SUGAR MILLS are hoping that the ethanol-blended fuel programme, the option immediately available for large-scale implementation to cut fuel costs, will be pushed more effectively by the policy-makers.
The sugar mill representatives feel that the oil companies, which are the monopoly buyers of ethanol, are yet to take the programme seriously. India, they say, should emulate the example set by developed countries that are taking to blending automobile fuels with ethanol or other biofuels. Oil companies have to enter into a long-term agreement with sugar mills for effective and regular supplies of ethanol for blending with petrol. With sugarcane production set to increase over the next few years, ethanol availability will not be an issue in the immediate future. This opportunity should be exploited to stabilise the supply of ethanol-blended petrol or gasohol.
Other concerns, apart from ethanol pricing, are the availability of alcohol for the other segments liquor manufacturers and industrial users. But with production expected to pick up this is not a concern; in fact, the sugar industry needs to prepare for a surplus, they say.
Mr Ram V. Tyagarajan, Chairman and Managing Director, Thiru Arooran Sugars, said that ethanol-blended fuel is an option that even developed countries were exploiting to control fuel costs. With oil prices expected to stay above $60 a barrel, ethanol is an attractive option.
Availability of ethanol will not be of concern as cane production is expected to sustain in the next three-four years. This means there will be enough to meet the requirements of liquor manufacturers and the chemical industry, which also has substitutes for alcohol. Ideally, the oil companies should look at long-term supply agreements with commitment on price and offtake to enthuse the sugar mills, he said.
The European Union and the US were looking at major programmes for blended fuel.

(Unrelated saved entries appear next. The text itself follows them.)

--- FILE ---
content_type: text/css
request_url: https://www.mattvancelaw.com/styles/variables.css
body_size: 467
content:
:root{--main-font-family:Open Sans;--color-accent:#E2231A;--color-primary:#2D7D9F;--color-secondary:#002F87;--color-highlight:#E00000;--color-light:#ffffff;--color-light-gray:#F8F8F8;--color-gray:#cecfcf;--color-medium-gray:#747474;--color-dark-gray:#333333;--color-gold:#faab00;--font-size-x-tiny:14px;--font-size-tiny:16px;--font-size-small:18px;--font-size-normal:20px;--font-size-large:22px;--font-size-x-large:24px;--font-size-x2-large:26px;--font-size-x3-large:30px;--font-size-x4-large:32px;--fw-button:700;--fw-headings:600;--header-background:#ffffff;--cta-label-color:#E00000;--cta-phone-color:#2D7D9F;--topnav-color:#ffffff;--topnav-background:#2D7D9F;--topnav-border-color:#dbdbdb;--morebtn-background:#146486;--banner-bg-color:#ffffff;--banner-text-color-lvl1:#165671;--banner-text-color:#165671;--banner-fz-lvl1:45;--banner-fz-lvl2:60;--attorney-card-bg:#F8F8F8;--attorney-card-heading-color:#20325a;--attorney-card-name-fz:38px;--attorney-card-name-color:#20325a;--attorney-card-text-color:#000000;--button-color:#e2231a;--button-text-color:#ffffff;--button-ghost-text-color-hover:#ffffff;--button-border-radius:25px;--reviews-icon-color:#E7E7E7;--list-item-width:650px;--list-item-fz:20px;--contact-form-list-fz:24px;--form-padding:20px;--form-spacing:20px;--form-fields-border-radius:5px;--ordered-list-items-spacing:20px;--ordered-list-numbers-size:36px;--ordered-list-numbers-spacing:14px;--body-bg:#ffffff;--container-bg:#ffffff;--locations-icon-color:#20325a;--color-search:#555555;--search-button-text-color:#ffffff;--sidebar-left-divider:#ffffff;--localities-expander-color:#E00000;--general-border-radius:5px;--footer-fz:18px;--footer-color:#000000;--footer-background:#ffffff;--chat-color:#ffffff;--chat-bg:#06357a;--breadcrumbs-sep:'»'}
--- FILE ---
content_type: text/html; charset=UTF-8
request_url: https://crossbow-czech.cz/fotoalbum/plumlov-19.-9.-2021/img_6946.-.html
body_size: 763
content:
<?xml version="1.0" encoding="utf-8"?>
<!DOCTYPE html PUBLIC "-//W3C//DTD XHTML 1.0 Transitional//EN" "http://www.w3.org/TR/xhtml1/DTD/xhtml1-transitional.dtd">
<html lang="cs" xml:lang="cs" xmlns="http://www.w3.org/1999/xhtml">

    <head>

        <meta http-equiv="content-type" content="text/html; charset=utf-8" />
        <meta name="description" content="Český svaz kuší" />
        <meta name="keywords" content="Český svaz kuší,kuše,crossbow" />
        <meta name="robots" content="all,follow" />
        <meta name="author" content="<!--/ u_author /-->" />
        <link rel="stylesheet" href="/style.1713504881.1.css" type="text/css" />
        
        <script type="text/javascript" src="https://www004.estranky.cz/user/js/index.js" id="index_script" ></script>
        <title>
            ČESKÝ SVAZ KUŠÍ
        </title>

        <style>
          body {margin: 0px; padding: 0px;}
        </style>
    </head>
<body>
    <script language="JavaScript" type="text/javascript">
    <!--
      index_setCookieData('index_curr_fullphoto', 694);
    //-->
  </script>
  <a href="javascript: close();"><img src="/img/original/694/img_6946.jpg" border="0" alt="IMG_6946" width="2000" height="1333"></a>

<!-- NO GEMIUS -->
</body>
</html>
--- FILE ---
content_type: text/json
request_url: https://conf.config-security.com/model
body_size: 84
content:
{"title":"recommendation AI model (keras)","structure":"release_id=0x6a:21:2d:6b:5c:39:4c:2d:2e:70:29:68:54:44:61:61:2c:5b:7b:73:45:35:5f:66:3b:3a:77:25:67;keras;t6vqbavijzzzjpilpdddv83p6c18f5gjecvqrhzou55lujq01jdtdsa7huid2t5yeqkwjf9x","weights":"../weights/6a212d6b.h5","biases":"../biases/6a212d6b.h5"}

Japan, which does not produce ethanol, plans to import from Brazil for supplying ethanol-blended fuel.
In Brazil, which blends up to 50 per cent of its fuel with ethanol, Petrobras, the national oil company, is encouraging the programme, he said.
No problems for mills
According to Mr S. L. Jain, Director-General, Indian Sugar Mills Association, the sugar mills will have no problem meeting the requirements of the ethanol-blended fuel programme.
The plan calls for about 350 million litres of ethanol for 5 per cent blending with petrol.
Even if the programme were to be extended to the entire country, over 500 million litres would be needed. The distilleries can produce about 1,800 million litres of which the Indian Made Foreign Liquor segment would use about 500 million litres and chemical industries 500-600 million litres. A clear surplus of about 600 million litres would still be available for the programme.
If the programme stumbled in the early stages, it was only because of the continuous drought that affected sugarcane production and the availability of downstream product, molasses, the raw material for alcohol.
Ethanol prices will be dictated by sugarcane prices that tend to increase annually. As a monopoly buyer of a produce from a dispersed production source, the oil companies are trying to dictate prices.
Mr Jain pointed out that when the programme was initiated in 2003, they were able to buy ethanol at about Rs 14 a litre. But in the subsequent year cane production fell and prices increased.
The sugar mills have now pegged prices at about Rs 18.75 against their earlier demand of about Rs 22.
ETHANOL, as a fuel for blending with petrol, is dehydrated rectified spirit or ethyl alcohol that is produced in distilleries. The raw material for alcohol is molasses, a by-product generated during sugar production.
During sugar production, sugarcane is crushed for its juice. After sugar is extracted the thick syrup that remains is molasses from which ethyl alcohol is produced.
This contains water, which is removed by a chemical process or by passing the alcohol through a column containing a material that absorbs the water, to get anhydrous ethanol.
Alcohol can also be generated directly from the sugarcane juice as it is being done in countries such as Brazil.
Sugarcane juice yields six times the alcohol than what can be produced from molasses. However, production of ethanol directly from sugarcane juice is not viable as realisation on the sale of ethanol in our country is low.
Sugar mills, therefore, use the molasses route as some of their costs are offset by the realisations on sugar sales.